2. Find great people to talk to. And not the same ones as everyone else.

The internet has shrunk the world. It’s your research tool, archive and contacts finder.

There’s a lot of activity around the fiftieth, and I didn’t want to use all the same voices and contributors who’ll be on Radio 2, BBC4, the Breakfast sofa etc. Ten minutes with the newly-skinheaded Matt Smith, and twenty with genius show-runner Steven Moffatt provided standout clips.

But around them are fans, musicians, academics and other stars of Doctor Who that were generous with their time, thoughts and memories. The best edit in the world can’t rescue dud interviews, so pick your contributors wisely.

3. Work in your way, and don’t sweat it.

For Your Story, I transcribed every interview before editing a word. I chose that way as all the interviews had been done by other people, and it helped me understand the audio better. I worked with Chris Holliday, the presenter, on finding common themes in those transcripts then hunting the audio, slowly building up the documentary on the time line before adding his script track, then all the music and archive that really brought it to life.

For Trock, I’m trying a different technique. As I did all the interviews this time, I’ve rough-edited everything into clips – de-erring, taking out all of me, losing superfluous phrases etc – then labelled everything on its own track. ‘Matt on DW theme’, ‘Alex invents Trock’ and ‘Anneke on Troughton’ are examples. The edit is the laborious, if necessary part. After it’s done, there’s still about 150 minutes of stuff, and that’s before any songs go in.

I see these in my sleep.

I see these in my sleep.

What I call assembly is where the fun starts. I like to group clips around subject areas, cutting interviewees up against each other making like (0r opposite) points. I’m thinking about the beginning, middle and end of the whole story I want to tell, but I’m building in sections.
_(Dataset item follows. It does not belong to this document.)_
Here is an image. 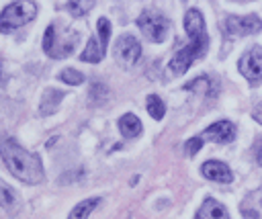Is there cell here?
<instances>
[{"instance_id":"6da1fadb","label":"cell","mask_w":262,"mask_h":219,"mask_svg":"<svg viewBox=\"0 0 262 219\" xmlns=\"http://www.w3.org/2000/svg\"><path fill=\"white\" fill-rule=\"evenodd\" d=\"M184 29H186V35H188L190 41L180 51H176V55L170 59V72L176 74V76L184 74L194 59L203 57L205 51H207V45H209V37H207V31H205V18L196 8H190L186 12Z\"/></svg>"},{"instance_id":"7a4b0ae2","label":"cell","mask_w":262,"mask_h":219,"mask_svg":"<svg viewBox=\"0 0 262 219\" xmlns=\"http://www.w3.org/2000/svg\"><path fill=\"white\" fill-rule=\"evenodd\" d=\"M0 158L6 164L8 172L27 184H37L45 178L41 160L35 154L20 147L14 139H4L0 143Z\"/></svg>"},{"instance_id":"3957f363","label":"cell","mask_w":262,"mask_h":219,"mask_svg":"<svg viewBox=\"0 0 262 219\" xmlns=\"http://www.w3.org/2000/svg\"><path fill=\"white\" fill-rule=\"evenodd\" d=\"M78 41H80V35L76 31L66 29L63 33H59L57 25H49L45 29V35H43V49L49 57L61 59V57H68L74 51Z\"/></svg>"},{"instance_id":"277c9868","label":"cell","mask_w":262,"mask_h":219,"mask_svg":"<svg viewBox=\"0 0 262 219\" xmlns=\"http://www.w3.org/2000/svg\"><path fill=\"white\" fill-rule=\"evenodd\" d=\"M37 14V6L33 2H12L0 12V33H10L29 20H33Z\"/></svg>"},{"instance_id":"5b68a950","label":"cell","mask_w":262,"mask_h":219,"mask_svg":"<svg viewBox=\"0 0 262 219\" xmlns=\"http://www.w3.org/2000/svg\"><path fill=\"white\" fill-rule=\"evenodd\" d=\"M108 39H111V23H108V18L102 16V18H98V23H96V35L88 41V45H86V49L82 51L80 59H82V61H90V63H98V61L104 57Z\"/></svg>"},{"instance_id":"8992f818","label":"cell","mask_w":262,"mask_h":219,"mask_svg":"<svg viewBox=\"0 0 262 219\" xmlns=\"http://www.w3.org/2000/svg\"><path fill=\"white\" fill-rule=\"evenodd\" d=\"M137 27L141 29V33H143L149 41L162 43V41L166 39V35H168L170 20H168L164 14L156 12V10H145V12H141L139 18H137Z\"/></svg>"},{"instance_id":"52a82bcc","label":"cell","mask_w":262,"mask_h":219,"mask_svg":"<svg viewBox=\"0 0 262 219\" xmlns=\"http://www.w3.org/2000/svg\"><path fill=\"white\" fill-rule=\"evenodd\" d=\"M141 55V45L133 35H121L115 43V59L123 68H131Z\"/></svg>"},{"instance_id":"ba28073f","label":"cell","mask_w":262,"mask_h":219,"mask_svg":"<svg viewBox=\"0 0 262 219\" xmlns=\"http://www.w3.org/2000/svg\"><path fill=\"white\" fill-rule=\"evenodd\" d=\"M223 29L231 37H244L258 33L262 29V20L256 14H246V16H227L223 23Z\"/></svg>"},{"instance_id":"9c48e42d","label":"cell","mask_w":262,"mask_h":219,"mask_svg":"<svg viewBox=\"0 0 262 219\" xmlns=\"http://www.w3.org/2000/svg\"><path fill=\"white\" fill-rule=\"evenodd\" d=\"M239 72L244 78L250 82L262 80V47H250L242 57H239Z\"/></svg>"},{"instance_id":"30bf717a","label":"cell","mask_w":262,"mask_h":219,"mask_svg":"<svg viewBox=\"0 0 262 219\" xmlns=\"http://www.w3.org/2000/svg\"><path fill=\"white\" fill-rule=\"evenodd\" d=\"M201 139H209L215 143H229L235 139V127L229 121H217L211 127H207L201 135Z\"/></svg>"},{"instance_id":"8fae6325","label":"cell","mask_w":262,"mask_h":219,"mask_svg":"<svg viewBox=\"0 0 262 219\" xmlns=\"http://www.w3.org/2000/svg\"><path fill=\"white\" fill-rule=\"evenodd\" d=\"M201 172H203V176H207V178L213 180V182L229 184V182L233 180V174H231L229 166L223 164V162H219V160H209V162H205L203 168H201Z\"/></svg>"},{"instance_id":"7c38bea8","label":"cell","mask_w":262,"mask_h":219,"mask_svg":"<svg viewBox=\"0 0 262 219\" xmlns=\"http://www.w3.org/2000/svg\"><path fill=\"white\" fill-rule=\"evenodd\" d=\"M196 219H229V215H227V209L219 201L207 196L201 209L196 211Z\"/></svg>"},{"instance_id":"4fadbf2b","label":"cell","mask_w":262,"mask_h":219,"mask_svg":"<svg viewBox=\"0 0 262 219\" xmlns=\"http://www.w3.org/2000/svg\"><path fill=\"white\" fill-rule=\"evenodd\" d=\"M119 129H121V133H123V137H127V139L137 137V135L141 133V121H139L135 115L127 113V115H123V117L119 119Z\"/></svg>"},{"instance_id":"5bb4252c","label":"cell","mask_w":262,"mask_h":219,"mask_svg":"<svg viewBox=\"0 0 262 219\" xmlns=\"http://www.w3.org/2000/svg\"><path fill=\"white\" fill-rule=\"evenodd\" d=\"M61 98H63V92H59V90H55V88L45 90L43 100H41V115H51V113H55V108L59 106Z\"/></svg>"},{"instance_id":"9a60e30c","label":"cell","mask_w":262,"mask_h":219,"mask_svg":"<svg viewBox=\"0 0 262 219\" xmlns=\"http://www.w3.org/2000/svg\"><path fill=\"white\" fill-rule=\"evenodd\" d=\"M98 203H100L98 196H92V199H86V201L78 203V205L72 209V213H70L68 219H88V215L94 211V207H96Z\"/></svg>"},{"instance_id":"2e32d148","label":"cell","mask_w":262,"mask_h":219,"mask_svg":"<svg viewBox=\"0 0 262 219\" xmlns=\"http://www.w3.org/2000/svg\"><path fill=\"white\" fill-rule=\"evenodd\" d=\"M145 106H147V113H149L154 119H158V121H160V119L164 117V113H166L164 100H162L160 96H156V94H149V96H147Z\"/></svg>"},{"instance_id":"e0dca14e","label":"cell","mask_w":262,"mask_h":219,"mask_svg":"<svg viewBox=\"0 0 262 219\" xmlns=\"http://www.w3.org/2000/svg\"><path fill=\"white\" fill-rule=\"evenodd\" d=\"M0 205L4 209H14V205H16V192L2 178H0Z\"/></svg>"},{"instance_id":"ac0fdd59","label":"cell","mask_w":262,"mask_h":219,"mask_svg":"<svg viewBox=\"0 0 262 219\" xmlns=\"http://www.w3.org/2000/svg\"><path fill=\"white\" fill-rule=\"evenodd\" d=\"M92 6H94L92 0H86V2H68V4H66V10L72 12L74 16H84Z\"/></svg>"},{"instance_id":"d6986e66","label":"cell","mask_w":262,"mask_h":219,"mask_svg":"<svg viewBox=\"0 0 262 219\" xmlns=\"http://www.w3.org/2000/svg\"><path fill=\"white\" fill-rule=\"evenodd\" d=\"M186 90H192V92H201V94H209V88H211V80L207 76H201L196 80H192L190 84L184 86Z\"/></svg>"},{"instance_id":"ffe728a7","label":"cell","mask_w":262,"mask_h":219,"mask_svg":"<svg viewBox=\"0 0 262 219\" xmlns=\"http://www.w3.org/2000/svg\"><path fill=\"white\" fill-rule=\"evenodd\" d=\"M59 78H61L66 84H72V86H78V84H82V82H84V76H82L80 72L72 70V68H66V70L59 74Z\"/></svg>"},{"instance_id":"44dd1931","label":"cell","mask_w":262,"mask_h":219,"mask_svg":"<svg viewBox=\"0 0 262 219\" xmlns=\"http://www.w3.org/2000/svg\"><path fill=\"white\" fill-rule=\"evenodd\" d=\"M201 145H203V139H201V137H192V139H188V141L184 143V151H186V156H194V154L201 149Z\"/></svg>"},{"instance_id":"7402d4cb","label":"cell","mask_w":262,"mask_h":219,"mask_svg":"<svg viewBox=\"0 0 262 219\" xmlns=\"http://www.w3.org/2000/svg\"><path fill=\"white\" fill-rule=\"evenodd\" d=\"M254 156H256V162L262 164V137L254 139Z\"/></svg>"},{"instance_id":"603a6c76","label":"cell","mask_w":262,"mask_h":219,"mask_svg":"<svg viewBox=\"0 0 262 219\" xmlns=\"http://www.w3.org/2000/svg\"><path fill=\"white\" fill-rule=\"evenodd\" d=\"M254 119H256V121L262 125V102H260V104L254 108Z\"/></svg>"},{"instance_id":"cb8c5ba5","label":"cell","mask_w":262,"mask_h":219,"mask_svg":"<svg viewBox=\"0 0 262 219\" xmlns=\"http://www.w3.org/2000/svg\"><path fill=\"white\" fill-rule=\"evenodd\" d=\"M4 84V72H2V63H0V86Z\"/></svg>"}]
</instances>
Sometimes I sit down to edge the timeline forward a few more minutes. Nothing comes. Tonight is one of those moments, hence the blogging. What’s writer’s block for audio? Then other times, unexpectedly, wham. The words you’ve listened to so many times form into something perfect in your head, or suggest a new way of being arranged and you’re sailing through, smiling at how easy it is. << I just broke off here to go and try something else I just thought of. It didn’t work. Compare that to a mad idea I had on the train the other day. Fired up ProTools on my MacBook and did it there and then and was giggling to myself like a lunatic at how amazing it sounded. >>

4. Edit, edit, and edit again.

No-one will ever know what you took out. Every second is precious, so lose stuff that sucks the blood out of the radio. After the first edit above, when you thought every crafted clip was sounding beautiful, you listen through again and hear whole sentences, phrases, words that add nothing. Out!

5. Have talented friends.

You need confidence in your judgement. And friends. I’ve played little bits to people whose judgement I respect – not to mention my awesome Exec Producer, Jo. All indie BBC shows have these. They’re your second pair of ears, a critical friend to keep you on track and to pick you up on compliance.

You need time too. Time to go away and come back (like tonight). Time is running out though. On Monday, I take my Lacie drive to another talented collaborator, Eloise, who’s a sound designer. I don’t think she’ll be thrilled if I’m umming and arring about the order, when she’s sitting there waiting to go to work with her plug-ins, polishing the audio and make it sing like an Ood.

So. 1110 words and no spoilers. And it’s after midnight. Time for bed, and to come back to it fresh tomorrow. Somewhere in the time vortex, the Story of Trock is materialising. But now I need to sleep.

Somewhere on here is an hour of radio about my favourite TV show in the World.

Somewhere on here is an hour of radio about my favourite TV show in the World.

The Story of Trock is a 2ZY production for BBC Radio 1, part of the fiftieth birthday celebrations of Doctor Who


We now have a transmission date. You can hear The Story of Trock at 2100 on 25 November on BBC Radio 1, and for seven days thereafter on the BBC iPlayer.